Records →
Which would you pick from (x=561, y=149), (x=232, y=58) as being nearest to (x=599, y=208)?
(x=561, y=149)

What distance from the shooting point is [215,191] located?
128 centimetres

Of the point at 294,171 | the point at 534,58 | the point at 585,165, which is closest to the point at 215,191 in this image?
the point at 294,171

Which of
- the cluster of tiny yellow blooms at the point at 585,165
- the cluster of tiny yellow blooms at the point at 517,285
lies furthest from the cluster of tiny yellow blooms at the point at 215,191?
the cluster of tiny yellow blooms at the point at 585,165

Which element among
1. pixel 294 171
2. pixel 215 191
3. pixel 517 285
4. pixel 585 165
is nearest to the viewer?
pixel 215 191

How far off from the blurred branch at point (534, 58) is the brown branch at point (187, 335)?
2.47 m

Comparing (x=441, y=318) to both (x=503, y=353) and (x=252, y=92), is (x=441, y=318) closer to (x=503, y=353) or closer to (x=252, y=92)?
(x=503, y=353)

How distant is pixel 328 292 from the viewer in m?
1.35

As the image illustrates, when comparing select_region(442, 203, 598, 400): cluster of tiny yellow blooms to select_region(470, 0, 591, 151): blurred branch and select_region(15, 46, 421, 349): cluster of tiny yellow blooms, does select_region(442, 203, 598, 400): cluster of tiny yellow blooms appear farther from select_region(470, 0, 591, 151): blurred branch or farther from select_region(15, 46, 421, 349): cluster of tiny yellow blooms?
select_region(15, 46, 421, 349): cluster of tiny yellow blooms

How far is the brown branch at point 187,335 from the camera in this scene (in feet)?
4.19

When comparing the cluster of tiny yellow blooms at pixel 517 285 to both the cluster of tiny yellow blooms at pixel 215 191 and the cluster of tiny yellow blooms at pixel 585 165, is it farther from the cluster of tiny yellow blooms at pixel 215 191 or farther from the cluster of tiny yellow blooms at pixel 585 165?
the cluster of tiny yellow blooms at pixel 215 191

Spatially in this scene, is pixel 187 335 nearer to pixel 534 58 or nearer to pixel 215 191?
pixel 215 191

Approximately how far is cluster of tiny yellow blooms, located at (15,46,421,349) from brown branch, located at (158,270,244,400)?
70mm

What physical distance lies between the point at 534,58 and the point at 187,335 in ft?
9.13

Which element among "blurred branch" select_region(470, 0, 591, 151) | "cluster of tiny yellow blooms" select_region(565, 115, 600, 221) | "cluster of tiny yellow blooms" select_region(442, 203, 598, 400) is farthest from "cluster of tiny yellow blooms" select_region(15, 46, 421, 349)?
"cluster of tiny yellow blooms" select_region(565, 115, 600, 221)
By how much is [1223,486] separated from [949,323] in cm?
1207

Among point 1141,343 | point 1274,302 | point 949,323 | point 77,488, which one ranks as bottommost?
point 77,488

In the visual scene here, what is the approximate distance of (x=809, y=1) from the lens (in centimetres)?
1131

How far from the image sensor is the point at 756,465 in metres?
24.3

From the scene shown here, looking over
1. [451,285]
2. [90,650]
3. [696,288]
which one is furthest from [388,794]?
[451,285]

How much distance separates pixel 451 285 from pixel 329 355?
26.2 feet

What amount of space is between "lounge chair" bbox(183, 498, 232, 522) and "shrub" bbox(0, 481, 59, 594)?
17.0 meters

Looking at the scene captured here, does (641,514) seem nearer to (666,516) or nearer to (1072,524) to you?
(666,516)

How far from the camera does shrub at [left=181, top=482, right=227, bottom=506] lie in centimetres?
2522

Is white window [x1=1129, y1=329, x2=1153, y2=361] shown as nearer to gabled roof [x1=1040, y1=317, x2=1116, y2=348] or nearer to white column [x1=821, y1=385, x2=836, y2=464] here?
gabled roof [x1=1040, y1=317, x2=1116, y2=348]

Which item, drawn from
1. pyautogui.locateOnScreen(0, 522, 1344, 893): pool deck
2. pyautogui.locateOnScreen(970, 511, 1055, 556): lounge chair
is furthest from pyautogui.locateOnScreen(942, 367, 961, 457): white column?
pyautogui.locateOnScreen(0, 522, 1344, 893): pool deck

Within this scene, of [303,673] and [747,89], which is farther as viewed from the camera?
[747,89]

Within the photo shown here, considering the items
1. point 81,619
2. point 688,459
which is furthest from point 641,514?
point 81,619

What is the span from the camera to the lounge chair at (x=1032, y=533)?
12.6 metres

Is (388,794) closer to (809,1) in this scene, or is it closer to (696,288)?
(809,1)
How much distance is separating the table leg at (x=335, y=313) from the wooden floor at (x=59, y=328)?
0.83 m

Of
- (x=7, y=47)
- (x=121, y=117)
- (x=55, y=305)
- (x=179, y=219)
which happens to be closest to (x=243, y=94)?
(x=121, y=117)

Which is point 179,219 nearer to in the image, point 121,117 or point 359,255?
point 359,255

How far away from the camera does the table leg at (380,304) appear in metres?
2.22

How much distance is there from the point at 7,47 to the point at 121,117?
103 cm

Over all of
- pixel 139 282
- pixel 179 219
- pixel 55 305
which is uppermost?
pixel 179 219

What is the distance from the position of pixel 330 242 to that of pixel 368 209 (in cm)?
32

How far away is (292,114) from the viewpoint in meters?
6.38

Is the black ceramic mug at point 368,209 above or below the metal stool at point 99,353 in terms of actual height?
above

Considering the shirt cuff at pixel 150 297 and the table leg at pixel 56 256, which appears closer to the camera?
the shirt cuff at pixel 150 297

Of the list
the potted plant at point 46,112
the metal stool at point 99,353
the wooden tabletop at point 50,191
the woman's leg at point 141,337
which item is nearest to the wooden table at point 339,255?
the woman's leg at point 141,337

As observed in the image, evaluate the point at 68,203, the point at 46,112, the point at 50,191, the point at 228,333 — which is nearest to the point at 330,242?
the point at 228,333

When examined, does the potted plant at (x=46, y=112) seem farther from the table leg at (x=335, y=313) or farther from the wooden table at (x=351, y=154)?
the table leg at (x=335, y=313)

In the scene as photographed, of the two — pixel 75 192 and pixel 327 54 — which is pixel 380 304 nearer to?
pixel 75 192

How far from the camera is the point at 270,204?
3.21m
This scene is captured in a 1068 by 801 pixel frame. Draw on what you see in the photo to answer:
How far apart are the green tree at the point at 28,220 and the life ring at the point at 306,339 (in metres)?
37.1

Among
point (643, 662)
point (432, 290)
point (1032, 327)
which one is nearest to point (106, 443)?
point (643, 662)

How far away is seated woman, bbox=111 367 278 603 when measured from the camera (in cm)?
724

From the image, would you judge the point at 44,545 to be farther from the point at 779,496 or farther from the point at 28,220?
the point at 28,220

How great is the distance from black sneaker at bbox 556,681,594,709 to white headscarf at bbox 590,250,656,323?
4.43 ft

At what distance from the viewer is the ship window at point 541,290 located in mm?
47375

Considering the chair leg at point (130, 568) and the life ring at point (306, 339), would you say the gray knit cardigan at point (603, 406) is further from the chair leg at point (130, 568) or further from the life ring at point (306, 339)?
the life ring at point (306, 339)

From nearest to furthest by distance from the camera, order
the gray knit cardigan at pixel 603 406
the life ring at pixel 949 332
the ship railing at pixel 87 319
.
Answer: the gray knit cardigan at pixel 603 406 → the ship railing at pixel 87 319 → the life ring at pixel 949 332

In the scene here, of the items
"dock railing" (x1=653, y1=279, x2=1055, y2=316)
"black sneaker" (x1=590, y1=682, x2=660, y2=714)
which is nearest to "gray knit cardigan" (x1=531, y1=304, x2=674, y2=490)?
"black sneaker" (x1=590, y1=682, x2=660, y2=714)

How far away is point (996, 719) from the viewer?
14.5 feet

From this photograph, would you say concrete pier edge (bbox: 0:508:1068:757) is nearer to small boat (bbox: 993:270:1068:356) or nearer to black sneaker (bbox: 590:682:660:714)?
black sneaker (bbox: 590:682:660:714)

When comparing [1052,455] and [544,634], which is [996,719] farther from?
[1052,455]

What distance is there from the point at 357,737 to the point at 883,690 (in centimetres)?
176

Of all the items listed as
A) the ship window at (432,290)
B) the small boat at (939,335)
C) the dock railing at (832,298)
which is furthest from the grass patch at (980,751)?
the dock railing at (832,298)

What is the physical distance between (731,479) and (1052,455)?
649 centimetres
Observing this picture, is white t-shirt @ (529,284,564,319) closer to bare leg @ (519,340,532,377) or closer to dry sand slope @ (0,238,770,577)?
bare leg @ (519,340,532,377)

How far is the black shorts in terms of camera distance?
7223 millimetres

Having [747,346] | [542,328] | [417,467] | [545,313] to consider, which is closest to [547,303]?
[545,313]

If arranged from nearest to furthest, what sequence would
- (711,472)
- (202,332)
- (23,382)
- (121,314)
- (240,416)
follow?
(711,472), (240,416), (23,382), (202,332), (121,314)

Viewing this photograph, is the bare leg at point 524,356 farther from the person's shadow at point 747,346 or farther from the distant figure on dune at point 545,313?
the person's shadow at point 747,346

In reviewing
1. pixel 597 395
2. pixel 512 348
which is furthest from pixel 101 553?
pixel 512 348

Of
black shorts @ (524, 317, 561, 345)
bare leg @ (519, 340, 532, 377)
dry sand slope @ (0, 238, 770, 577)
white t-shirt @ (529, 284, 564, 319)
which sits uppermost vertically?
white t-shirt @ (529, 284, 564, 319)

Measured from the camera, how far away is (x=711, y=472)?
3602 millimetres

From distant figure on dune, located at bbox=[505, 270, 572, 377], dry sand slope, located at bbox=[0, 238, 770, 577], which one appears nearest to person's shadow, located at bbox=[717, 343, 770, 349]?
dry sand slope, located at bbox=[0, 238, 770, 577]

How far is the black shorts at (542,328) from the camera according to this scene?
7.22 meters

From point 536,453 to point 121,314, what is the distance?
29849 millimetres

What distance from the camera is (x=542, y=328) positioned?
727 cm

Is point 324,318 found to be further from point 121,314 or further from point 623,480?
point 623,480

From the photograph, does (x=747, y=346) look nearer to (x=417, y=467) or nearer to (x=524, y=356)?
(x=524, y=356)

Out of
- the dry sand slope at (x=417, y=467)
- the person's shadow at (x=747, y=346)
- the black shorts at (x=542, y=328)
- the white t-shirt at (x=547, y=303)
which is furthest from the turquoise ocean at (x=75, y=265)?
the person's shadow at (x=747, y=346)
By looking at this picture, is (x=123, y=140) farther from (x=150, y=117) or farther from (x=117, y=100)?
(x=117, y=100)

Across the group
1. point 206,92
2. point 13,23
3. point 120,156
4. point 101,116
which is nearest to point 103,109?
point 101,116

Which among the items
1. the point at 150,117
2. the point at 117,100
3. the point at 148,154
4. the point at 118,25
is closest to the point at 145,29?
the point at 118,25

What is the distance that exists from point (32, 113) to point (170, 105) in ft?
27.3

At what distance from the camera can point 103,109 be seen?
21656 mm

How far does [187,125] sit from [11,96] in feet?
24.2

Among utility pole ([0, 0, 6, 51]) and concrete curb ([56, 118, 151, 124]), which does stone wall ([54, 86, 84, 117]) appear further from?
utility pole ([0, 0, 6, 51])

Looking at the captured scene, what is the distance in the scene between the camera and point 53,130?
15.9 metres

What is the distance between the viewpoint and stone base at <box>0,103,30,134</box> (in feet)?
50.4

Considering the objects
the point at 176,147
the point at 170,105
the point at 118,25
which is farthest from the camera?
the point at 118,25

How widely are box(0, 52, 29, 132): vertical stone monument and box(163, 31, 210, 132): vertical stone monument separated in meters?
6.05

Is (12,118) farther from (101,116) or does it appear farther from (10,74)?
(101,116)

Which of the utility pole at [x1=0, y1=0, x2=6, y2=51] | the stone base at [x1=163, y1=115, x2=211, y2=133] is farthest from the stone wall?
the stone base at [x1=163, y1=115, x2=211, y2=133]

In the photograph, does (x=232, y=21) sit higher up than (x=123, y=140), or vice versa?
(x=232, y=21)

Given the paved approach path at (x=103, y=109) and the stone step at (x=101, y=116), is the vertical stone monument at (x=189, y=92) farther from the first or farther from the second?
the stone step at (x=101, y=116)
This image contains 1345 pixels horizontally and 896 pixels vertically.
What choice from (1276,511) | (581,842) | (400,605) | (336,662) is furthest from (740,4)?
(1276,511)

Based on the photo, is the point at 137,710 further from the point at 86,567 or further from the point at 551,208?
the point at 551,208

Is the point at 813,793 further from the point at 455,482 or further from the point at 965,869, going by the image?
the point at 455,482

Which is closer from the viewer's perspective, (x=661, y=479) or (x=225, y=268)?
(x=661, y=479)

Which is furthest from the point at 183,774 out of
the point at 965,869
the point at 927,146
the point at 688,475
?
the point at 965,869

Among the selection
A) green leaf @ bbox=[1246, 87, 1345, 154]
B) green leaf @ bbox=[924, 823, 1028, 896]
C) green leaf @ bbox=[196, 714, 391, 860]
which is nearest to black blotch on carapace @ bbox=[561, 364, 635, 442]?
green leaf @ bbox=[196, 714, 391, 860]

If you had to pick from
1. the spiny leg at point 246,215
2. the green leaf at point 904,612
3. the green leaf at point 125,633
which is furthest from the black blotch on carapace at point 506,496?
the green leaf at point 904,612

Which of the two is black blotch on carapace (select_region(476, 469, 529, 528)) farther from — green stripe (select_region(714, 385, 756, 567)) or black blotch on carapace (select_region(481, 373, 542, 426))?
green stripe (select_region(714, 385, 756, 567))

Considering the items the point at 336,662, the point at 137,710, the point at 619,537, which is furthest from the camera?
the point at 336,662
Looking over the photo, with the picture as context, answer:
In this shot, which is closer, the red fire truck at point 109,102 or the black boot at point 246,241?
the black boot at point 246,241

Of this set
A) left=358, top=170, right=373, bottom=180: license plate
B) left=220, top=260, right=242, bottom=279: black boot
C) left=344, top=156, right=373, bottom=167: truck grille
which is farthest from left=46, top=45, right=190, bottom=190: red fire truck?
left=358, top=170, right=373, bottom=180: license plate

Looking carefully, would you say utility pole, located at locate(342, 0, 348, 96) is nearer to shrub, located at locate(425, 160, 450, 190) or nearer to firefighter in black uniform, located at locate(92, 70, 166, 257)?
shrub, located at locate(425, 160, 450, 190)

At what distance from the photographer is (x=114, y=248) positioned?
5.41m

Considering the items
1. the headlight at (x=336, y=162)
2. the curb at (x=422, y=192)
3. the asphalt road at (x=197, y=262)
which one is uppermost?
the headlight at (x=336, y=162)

Exercise aim →
Please rewrite the data starting with the line containing "From the scene shown here, looking over" and going on through the line containing "17.0 meters", replacing "shrub" with "bush" and changing nothing else.

Exercise answer →
From the scene shown here, looking over
1. [451,285]
2. [90,650]
3. [696,288]
which one is furthest from [388,794]?
[451,285]

How much distance separates pixel 451 285 from pixel 329 355?
26.2 feet

What amount of space is between "lounge chair" bbox(183, 498, 232, 522) and "bush" bbox(0, 481, 59, 594)?
17.0 meters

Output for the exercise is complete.